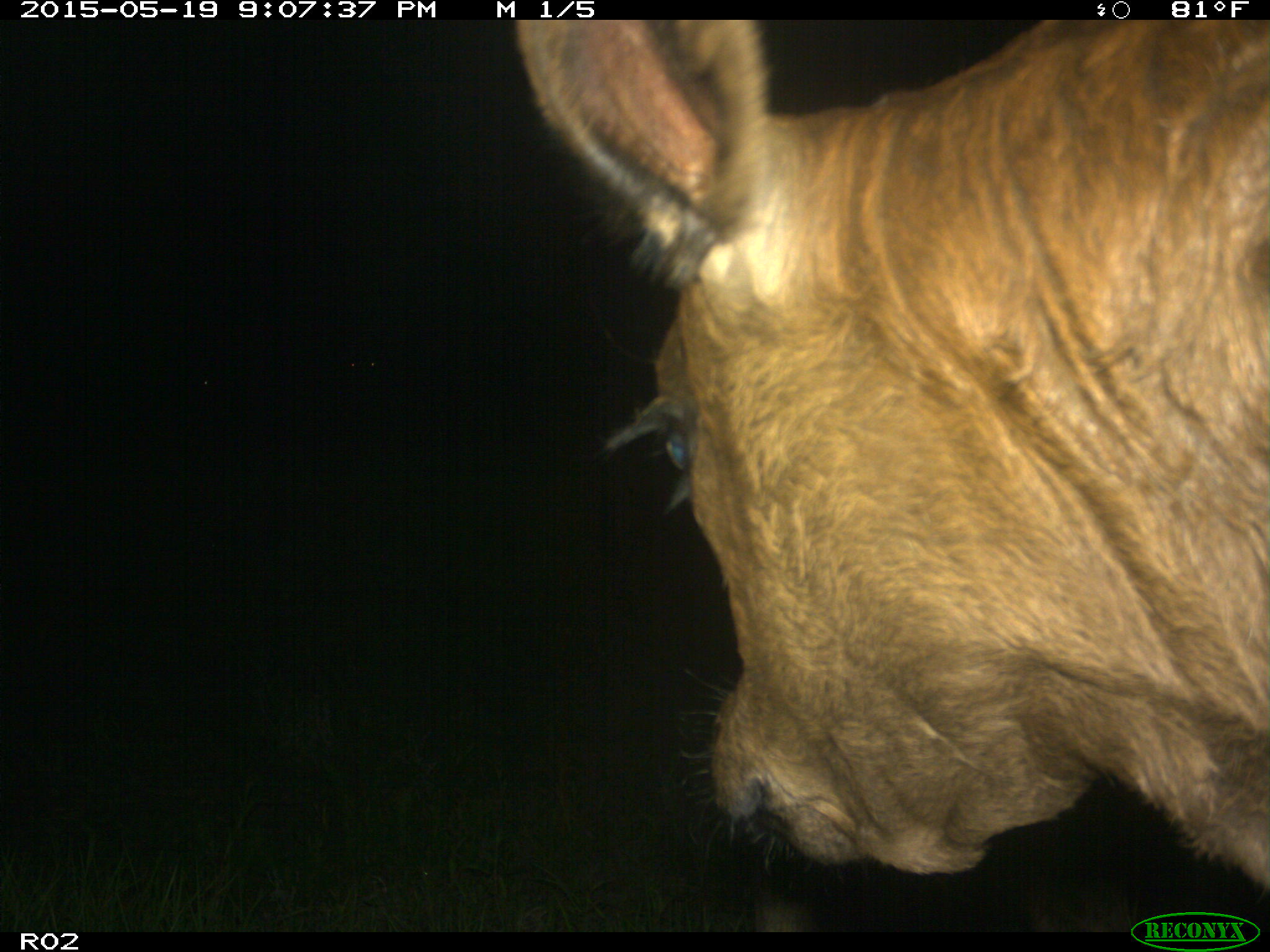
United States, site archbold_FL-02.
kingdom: Animalia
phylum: Chordata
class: Mammalia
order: Artiodactyla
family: Bovidae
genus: Bos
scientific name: Bos taurus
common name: domestic cow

What you are asked to do: Once the pictures are removed, output the entries above exactly as given.

Result of this task:
United States, site archbold_FL-02.
kingdom: Animalia
phylum: Chordata
class: Mammalia
order: Artiodactyla
family: Bovidae
genus: Bos
scientific name: Bos taurus
common name: domestic cow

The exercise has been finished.